There are various factors which can affect the differentiation and development of ameloblasts, causing abnormalities to form within the tooth structure. One example is the BMP (bone morphogenetic protein,) which has an important role in ameloblast differentiation. When follistatin, a BMP inhibitor, is over expressed in the epithelium of developing teeth, the ameloblasts do not differentiate and no enamel forms. Another example includes the conditional deletion of dicer-1 in the epithelium of developing teeth, which may cause impaired differentiation of ameloblasts resulting in deficient enamel formation. [2]
In this morphogenic stage, the morphology of the cells are short, columnar with large oval nuclei. The golgi apparatus and centrioles are located in the proximal end of the ameloblasts, and mitochondria are dispersed throughout the cytoplasm.
In this stage, the ameloblast cells become longer and the nucleus migrates towards the proximal end. In contrast to this, the Golgi apparatus and centrioles migrate towards the distal end. This change is referred to as "reversal of polarity". During this stage, the odontoblasts start laying down dentin.
Reversal of nutrition - as long as the ameloblasts are in contact with the dental papilla, they receive nutrient material from the blood vessels of the tissue, but due to formation of this dentin the original source of nutrition is cut off and the ameloblasts are supplied by capillaries penetrating the outer enamel epithelium. This change in nutrition source is referred to as "reversal of nutrition".

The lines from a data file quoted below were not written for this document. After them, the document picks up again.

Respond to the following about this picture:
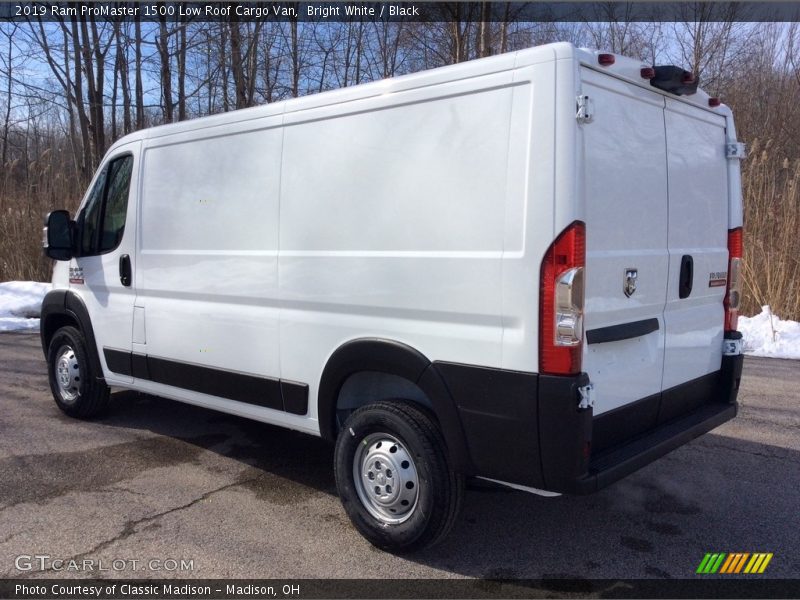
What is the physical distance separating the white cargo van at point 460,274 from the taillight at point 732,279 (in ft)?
0.05

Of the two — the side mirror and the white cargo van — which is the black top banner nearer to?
the side mirror

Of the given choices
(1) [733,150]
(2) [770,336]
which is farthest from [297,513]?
(2) [770,336]

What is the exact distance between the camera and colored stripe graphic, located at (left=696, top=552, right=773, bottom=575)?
359cm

After the formation of enamel matrix, mineralisation of enamel takes place which is known as maturation. During this stage, the ameloblasts are slightly reduced in length. The stratum intermedium cells lose their cuboidal shape and assumed to be as spindle shape. During this stage, ameloblasts also exhibit microvilli at their distal extremities.
In this stage, enamel is completely developed and fully calcified. Now the cell layers form a stratified epithelial covering of enamel, which is known as reduced enamel epithelium. This reduced enamel epithelium protects the mature enamel.

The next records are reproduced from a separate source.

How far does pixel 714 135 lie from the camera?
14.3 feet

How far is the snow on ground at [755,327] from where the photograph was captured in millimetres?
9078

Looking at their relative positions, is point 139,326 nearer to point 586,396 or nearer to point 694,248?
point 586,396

In this stage, the reduced enamel epithelium proliferates and induce atrophy. The reduced enamel epithelium releases enzymes which destroy the connective tissue, in a process known as desmolysis.

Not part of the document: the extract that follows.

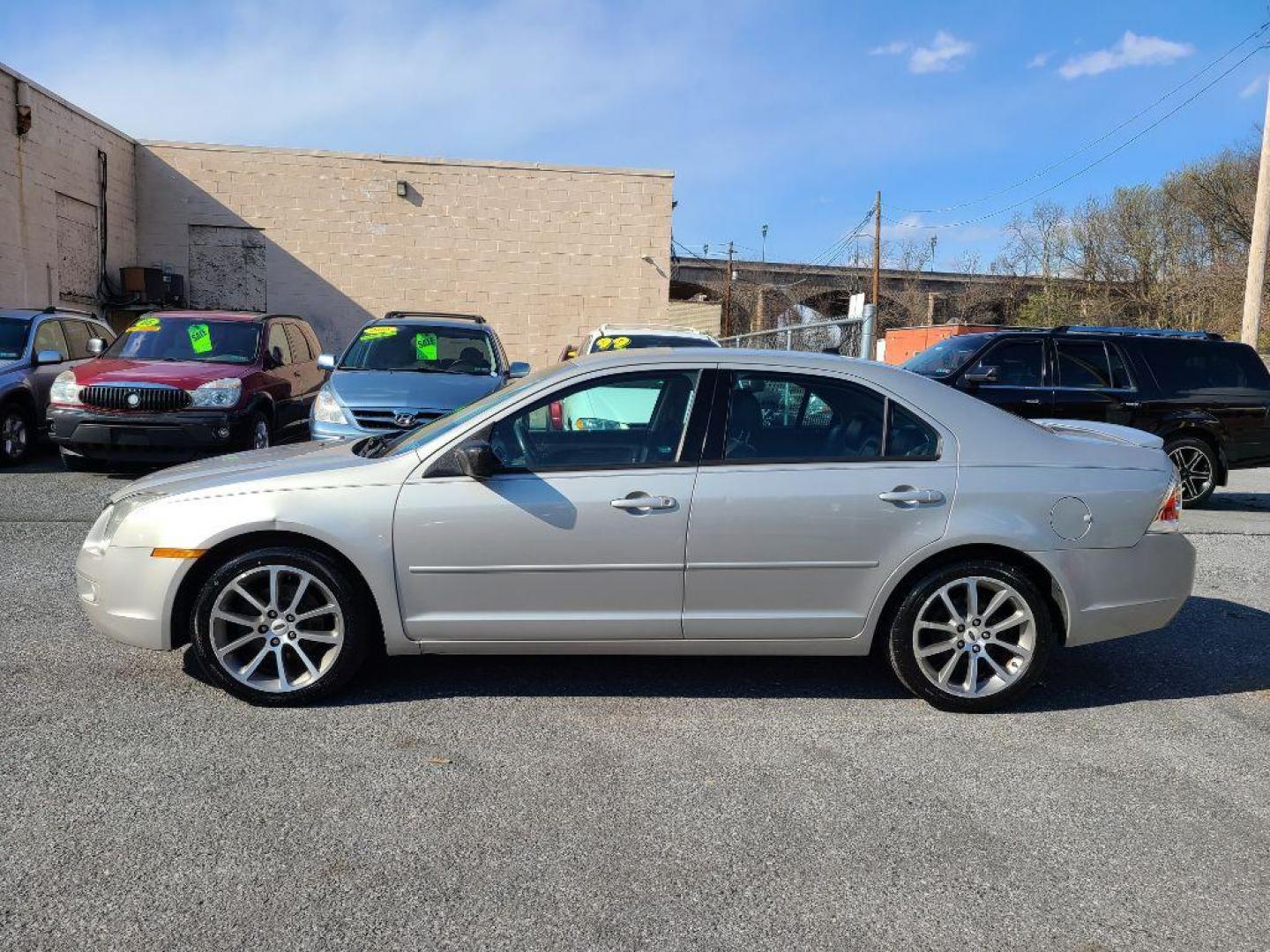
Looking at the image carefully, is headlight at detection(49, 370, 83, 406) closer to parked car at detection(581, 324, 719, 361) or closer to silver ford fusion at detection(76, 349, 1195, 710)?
parked car at detection(581, 324, 719, 361)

Ameloblasts are cells which secrete the enamelproteinsenamelin and amelogenin which will later mineralize to form enamel, the hardest substance in the human body.[5] Ameloblasts control ionic and organic compositions of enamel. It is theorized that a circadian clock (24-hour) probably regulates enamel production on a daily cycle by the ameloblasts (similar to osteoblasts in production of bone tissue).[6] Ameloblasts adjust their secretory and resorptive activities to maintain favorable conditions for biomineralization.[3]: 147
These cells are sensitive to their environment. One common example is illustrated by the neonatal line, a pronounced incremental line of Retzius found in the primary teeth and in the larger cusps of the permanent first molars, showing a disruption in enamel production when the person is born.[7] High fevers in childhood are also an example of bodily stressors causing interruptions in enamel production.
Another possible example of this sensitivity (stress response pathway activation) may be the development of dental fluorosis after childhood exposure (between the ages of 2 and 8 years old) to excess consumption of fluoride, an elemental agent used to increase enamel hardness and as a result, prevent dental caries.[8]